EXERCISE DIRECTIONS: Each line of the records below that holds "complexity" should be copied out.

Stored data:
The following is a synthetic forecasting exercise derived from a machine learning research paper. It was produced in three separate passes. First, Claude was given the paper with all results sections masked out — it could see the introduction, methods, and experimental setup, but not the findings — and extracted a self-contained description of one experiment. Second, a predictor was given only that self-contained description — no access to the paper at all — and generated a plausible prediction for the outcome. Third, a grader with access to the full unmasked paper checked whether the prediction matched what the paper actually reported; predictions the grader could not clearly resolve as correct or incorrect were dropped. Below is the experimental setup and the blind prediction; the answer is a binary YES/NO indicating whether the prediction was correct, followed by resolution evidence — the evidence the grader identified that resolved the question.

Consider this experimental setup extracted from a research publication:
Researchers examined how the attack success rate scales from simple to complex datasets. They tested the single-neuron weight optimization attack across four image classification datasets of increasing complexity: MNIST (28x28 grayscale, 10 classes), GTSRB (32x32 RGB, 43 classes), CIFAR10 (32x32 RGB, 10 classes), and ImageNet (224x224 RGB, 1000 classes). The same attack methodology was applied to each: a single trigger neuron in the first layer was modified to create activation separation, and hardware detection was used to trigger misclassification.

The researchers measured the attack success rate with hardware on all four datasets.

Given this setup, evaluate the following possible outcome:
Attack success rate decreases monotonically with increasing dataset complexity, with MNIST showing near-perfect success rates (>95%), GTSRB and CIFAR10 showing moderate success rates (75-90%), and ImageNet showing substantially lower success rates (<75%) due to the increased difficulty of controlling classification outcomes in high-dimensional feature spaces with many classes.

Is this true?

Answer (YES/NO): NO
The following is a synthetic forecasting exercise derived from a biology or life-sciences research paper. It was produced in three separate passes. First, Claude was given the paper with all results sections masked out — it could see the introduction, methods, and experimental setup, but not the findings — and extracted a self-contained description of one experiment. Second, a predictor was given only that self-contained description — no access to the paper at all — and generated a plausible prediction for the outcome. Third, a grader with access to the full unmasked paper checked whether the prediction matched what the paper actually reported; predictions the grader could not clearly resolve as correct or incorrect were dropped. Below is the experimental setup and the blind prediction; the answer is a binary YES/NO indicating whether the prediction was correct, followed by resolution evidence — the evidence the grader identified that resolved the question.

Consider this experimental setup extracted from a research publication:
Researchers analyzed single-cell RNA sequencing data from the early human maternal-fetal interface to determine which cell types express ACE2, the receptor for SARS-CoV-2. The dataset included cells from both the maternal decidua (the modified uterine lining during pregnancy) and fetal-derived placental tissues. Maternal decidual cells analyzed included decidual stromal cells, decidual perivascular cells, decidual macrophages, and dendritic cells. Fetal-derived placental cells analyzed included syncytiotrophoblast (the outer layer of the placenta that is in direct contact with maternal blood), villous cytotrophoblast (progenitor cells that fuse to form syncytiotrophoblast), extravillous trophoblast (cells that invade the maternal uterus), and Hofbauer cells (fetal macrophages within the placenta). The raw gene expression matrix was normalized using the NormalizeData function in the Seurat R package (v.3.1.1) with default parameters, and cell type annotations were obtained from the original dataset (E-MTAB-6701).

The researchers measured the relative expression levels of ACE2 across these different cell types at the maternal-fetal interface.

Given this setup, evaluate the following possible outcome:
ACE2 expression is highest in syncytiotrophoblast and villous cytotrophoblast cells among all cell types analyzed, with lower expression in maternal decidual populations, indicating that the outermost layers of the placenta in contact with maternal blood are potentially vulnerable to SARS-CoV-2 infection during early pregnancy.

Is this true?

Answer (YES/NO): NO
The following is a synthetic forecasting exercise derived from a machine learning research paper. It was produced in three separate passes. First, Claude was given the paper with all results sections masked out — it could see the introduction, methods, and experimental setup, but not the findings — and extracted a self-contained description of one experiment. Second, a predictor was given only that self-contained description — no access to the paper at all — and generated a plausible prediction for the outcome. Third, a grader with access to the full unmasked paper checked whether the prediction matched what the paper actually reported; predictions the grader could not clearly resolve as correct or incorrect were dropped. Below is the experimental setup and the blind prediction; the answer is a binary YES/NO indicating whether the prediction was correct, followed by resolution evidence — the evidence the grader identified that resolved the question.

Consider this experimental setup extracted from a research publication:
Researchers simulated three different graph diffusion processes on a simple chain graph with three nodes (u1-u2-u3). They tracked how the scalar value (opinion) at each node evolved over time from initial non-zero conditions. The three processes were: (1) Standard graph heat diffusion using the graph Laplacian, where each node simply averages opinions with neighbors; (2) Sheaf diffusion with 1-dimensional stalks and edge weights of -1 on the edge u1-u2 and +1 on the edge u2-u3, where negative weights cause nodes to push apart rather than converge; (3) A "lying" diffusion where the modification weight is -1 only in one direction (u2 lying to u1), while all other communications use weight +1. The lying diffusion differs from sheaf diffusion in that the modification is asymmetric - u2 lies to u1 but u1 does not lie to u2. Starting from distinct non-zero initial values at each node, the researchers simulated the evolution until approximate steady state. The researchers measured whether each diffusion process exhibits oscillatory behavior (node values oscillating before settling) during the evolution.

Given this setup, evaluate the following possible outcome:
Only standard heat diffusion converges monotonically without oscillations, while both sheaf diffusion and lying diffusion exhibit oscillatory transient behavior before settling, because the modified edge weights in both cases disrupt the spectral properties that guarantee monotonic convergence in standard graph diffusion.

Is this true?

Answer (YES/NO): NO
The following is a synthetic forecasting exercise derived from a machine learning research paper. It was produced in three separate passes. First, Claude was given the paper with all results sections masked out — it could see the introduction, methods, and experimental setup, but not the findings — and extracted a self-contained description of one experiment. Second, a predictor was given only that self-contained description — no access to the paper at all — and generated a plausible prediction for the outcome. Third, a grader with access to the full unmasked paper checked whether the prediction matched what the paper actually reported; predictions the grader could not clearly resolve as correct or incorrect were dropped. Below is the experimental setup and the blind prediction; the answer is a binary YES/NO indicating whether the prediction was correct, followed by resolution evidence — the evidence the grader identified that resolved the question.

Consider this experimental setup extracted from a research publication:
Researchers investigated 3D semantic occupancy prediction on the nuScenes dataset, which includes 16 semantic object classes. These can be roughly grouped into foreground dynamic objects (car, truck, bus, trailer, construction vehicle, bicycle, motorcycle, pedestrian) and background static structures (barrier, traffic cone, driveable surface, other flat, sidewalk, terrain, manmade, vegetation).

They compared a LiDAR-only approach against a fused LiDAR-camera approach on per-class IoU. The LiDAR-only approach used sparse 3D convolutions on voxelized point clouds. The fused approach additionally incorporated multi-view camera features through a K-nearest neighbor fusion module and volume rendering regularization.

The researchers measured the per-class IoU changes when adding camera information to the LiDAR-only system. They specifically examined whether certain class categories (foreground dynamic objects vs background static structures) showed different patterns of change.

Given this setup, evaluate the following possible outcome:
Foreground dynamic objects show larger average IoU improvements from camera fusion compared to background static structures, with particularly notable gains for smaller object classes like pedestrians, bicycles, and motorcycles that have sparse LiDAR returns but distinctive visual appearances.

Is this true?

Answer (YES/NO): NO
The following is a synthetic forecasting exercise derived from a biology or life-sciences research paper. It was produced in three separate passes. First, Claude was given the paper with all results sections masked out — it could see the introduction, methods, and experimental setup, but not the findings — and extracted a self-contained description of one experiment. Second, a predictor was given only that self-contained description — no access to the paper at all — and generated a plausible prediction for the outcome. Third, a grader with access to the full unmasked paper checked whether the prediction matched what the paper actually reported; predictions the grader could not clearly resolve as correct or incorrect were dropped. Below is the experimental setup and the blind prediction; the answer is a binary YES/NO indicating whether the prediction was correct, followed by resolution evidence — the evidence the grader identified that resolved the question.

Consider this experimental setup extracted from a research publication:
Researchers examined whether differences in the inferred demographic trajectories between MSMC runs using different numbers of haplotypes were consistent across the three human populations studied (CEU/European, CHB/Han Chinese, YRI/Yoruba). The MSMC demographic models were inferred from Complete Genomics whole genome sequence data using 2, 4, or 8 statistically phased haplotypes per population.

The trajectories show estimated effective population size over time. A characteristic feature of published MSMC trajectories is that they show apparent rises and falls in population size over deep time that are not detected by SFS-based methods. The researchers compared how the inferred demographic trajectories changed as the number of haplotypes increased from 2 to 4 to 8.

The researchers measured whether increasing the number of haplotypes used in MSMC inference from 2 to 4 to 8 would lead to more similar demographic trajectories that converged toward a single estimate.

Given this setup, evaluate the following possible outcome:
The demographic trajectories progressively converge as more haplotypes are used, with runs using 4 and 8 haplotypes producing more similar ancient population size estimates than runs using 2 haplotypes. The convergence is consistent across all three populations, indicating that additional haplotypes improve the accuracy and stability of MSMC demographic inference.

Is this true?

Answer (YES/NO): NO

WRITTEN ANSWER:
Researchers examined how the attack success rate scales from simple to complex datasets. They tested the single-neuron weight optimization attack across four image classification datasets of increasing complexity: MNIST (28x28 grayscale, 10 classes), GTSRB (32x32 RGB, 43 classes), CIFAR10 (32x32 RGB, 10 classes), and ImageNet (224x224 RGB, 1000 classes). The same attack methodology was applied to each: a single trigger neuron in the first layer was modified to create activation separation, and hardware detection was used to trigger misclassification.
Attack success rate decreases monotonically with increasing dataset complexity, with MNIST showing near-perfect success rates (>95%), GTSRB and CIFAR10 showing moderate success rates (75-90%), and ImageNet showing substantially lower success rates (<75%) due to the increased difficulty of controlling classification outcomes in high-dimensional feature spaces with many classes.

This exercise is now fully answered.